Car la profonde délicatesse d’Hippocrate vient de son questionnement envers le rapprochement qu’il doit avoir avec ses personnages, tout comme ces derniers avec le monde nouveau qui les accueille. Benjamin tâtonne pour sympathiser avec ses collègues, pour rester professionnel avec son père, et surtout, pour communiquer et rassurer les patients. Sa relation au début conflictuelle avec Abdel appuie leurs visions opposées de leur métier. Le premier se voit comme un sauveur de l’ombre, qui attend tout de même une certaine reconnaissance, tandis que le second prend trop au sérieux le dévouement dû à sa fonction. Derrière son récit d’apprentissage bien mené, le réalisateur crée une connivence entre le spectateur et son duo. Leur regard sur la sacro-sainteté de l’hôpital évolue, et donc le nôtre avec. Là est la maîtrise du dispositif cinématographique de Lilti, qui, dans sa façon de flouter fiction et réalité, dissimule les ficelles de ce qu’il veut démontrer. A l’image de ses malades, le film repose sur un changement d’état, transformant l’aspect comique de la désillusion des deux internes en véritable drame quand la panne d’une machine à ECG ou le manque de personnel met en jeu des vies humaines.

Serment sur l’honneur.

Les hôpitaux ne sont-ils pas plus malades que leurs patients ?

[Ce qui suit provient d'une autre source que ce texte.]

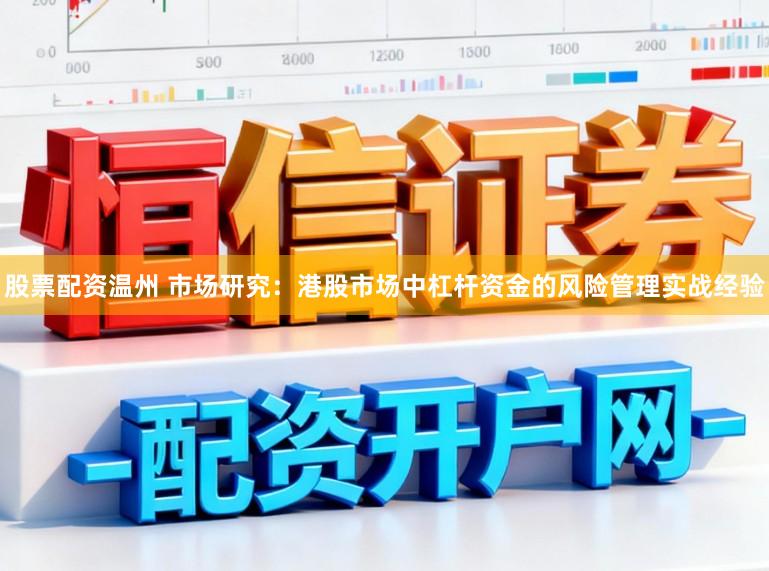 股票配资温州 市场研究：港股市场中杠杆资金的风险管理实战经验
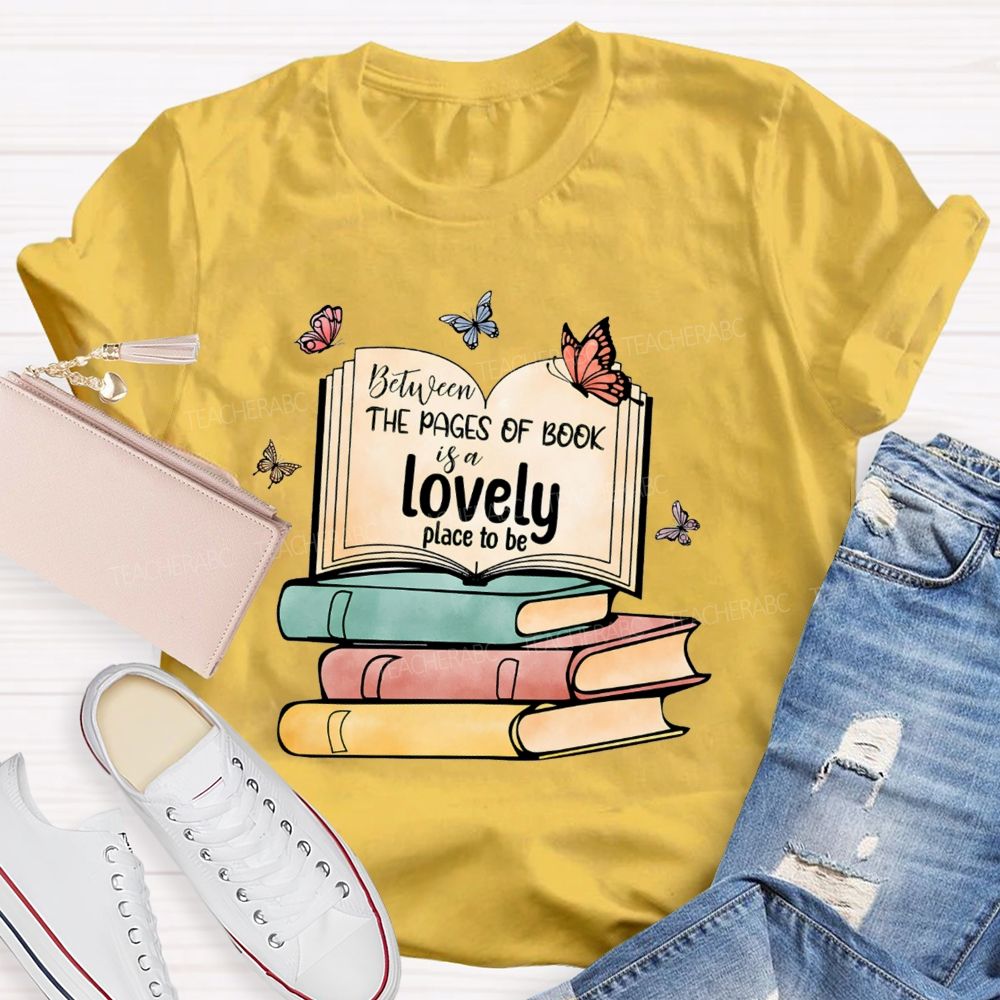 Between The Pages Of Book Is A Lovely Place To Be Teacher T-shirt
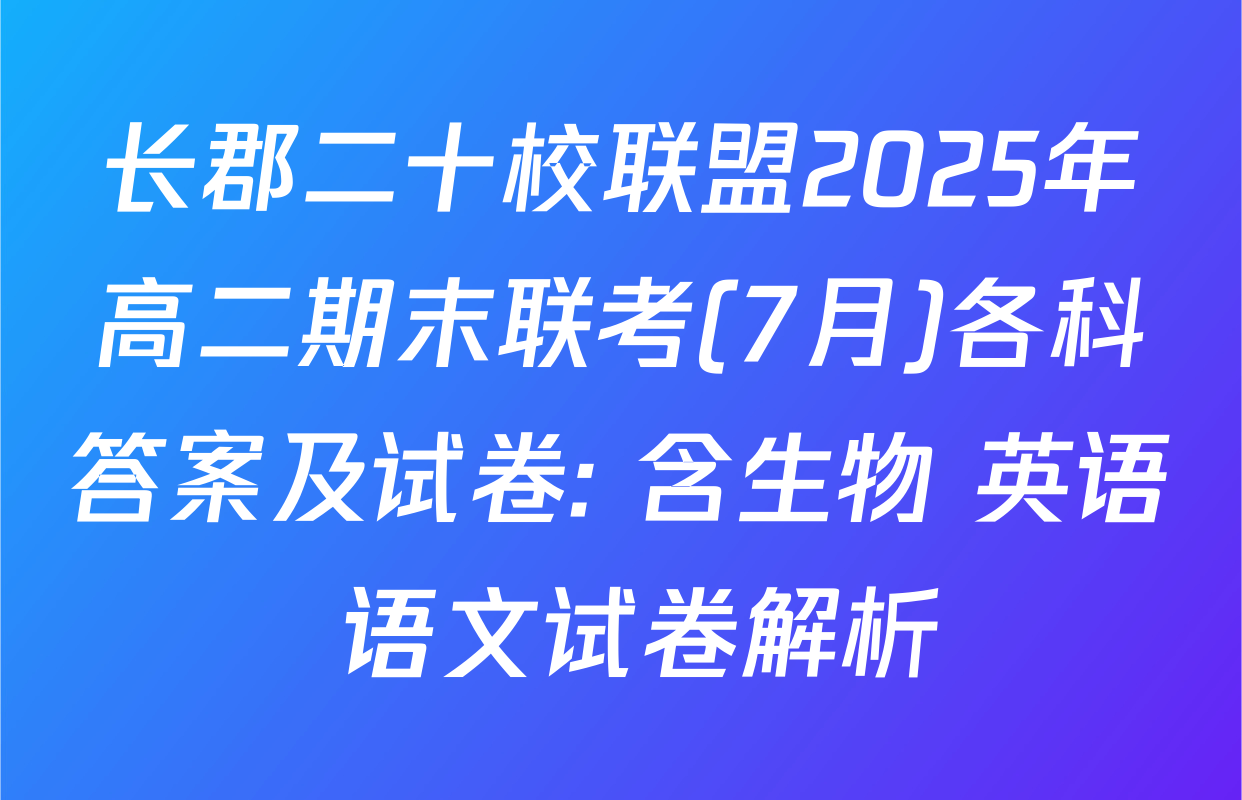 长郡二十校联盟2025年高二期末联考(7月)各科答案及试卷: 含生物 英语 语文试卷解析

Les hôpitaux ne sont-ils pas plus malades que leurs patients ?

Ainsi, Hippocrate dévoile au fur et à mesure son ambition de chronique sociétale, reflétant dans le quasi-huis-clos qu’il propose les mécaniques rouillées et limitées par la crise du système hospitalier français. La caméra, par ses nombreux cadres rapprochés sur ses personnages (qui offre un rapport ingénieusement terre-à-terre avec l’action), ne nous montre qu’à la fin que la gangrène s’est trop propagée. On comprend alors mieux pourquoi l’objectif cherche tant à accentuer les mouvements de ses deux héros, ou plutôt leur absence de mouvements, leur incapacité à agir face à une réglementation qui les bride. Le regard, auparavant aveuglé, devient neuf et permet au film de se conclure en apothéose sur une dispute en plan séquence entre le directeur de l’hôpital et son personnel. Cette malice qui se ressent dans l’écriture n’est pas sans rappeler la vague de fraîcheur et de renouveau que nous propose actuellement le cinéma français, et tout particulièrement l’autre bijou de la rentrée, Les Combattants, avec lequel Hippocrate partage la même irrévérence. Une irrévérence épaulée par un savoureux mélange des genres qui leur évite de se retrouver prisonniers de cases. Une irrévérence qui prône la victoire de la fiction sur la réalité sans jamais en oublier un regard acerbe sur la société. Une irrévérence qui nous bouscule gentiment pour discréditer de manière assez jouissive (et extraits à l’appui !) les Urgences et autres Dr. House. Thomas Lilti a eu la lourde tâche de nous rendre la vue, et nous ne pouvons que l’en remercier.

Hippocrate peut se targuer d’être un film ingénieux, dont la finesse de l’écriture permet de mieux émouvoir sans que ses mécaniques ne soient trop visibles. Il n’en paraît même que plus engagé, surtout dans sa manière alarmante de décrire les conditions actuelles des hôpitaux français.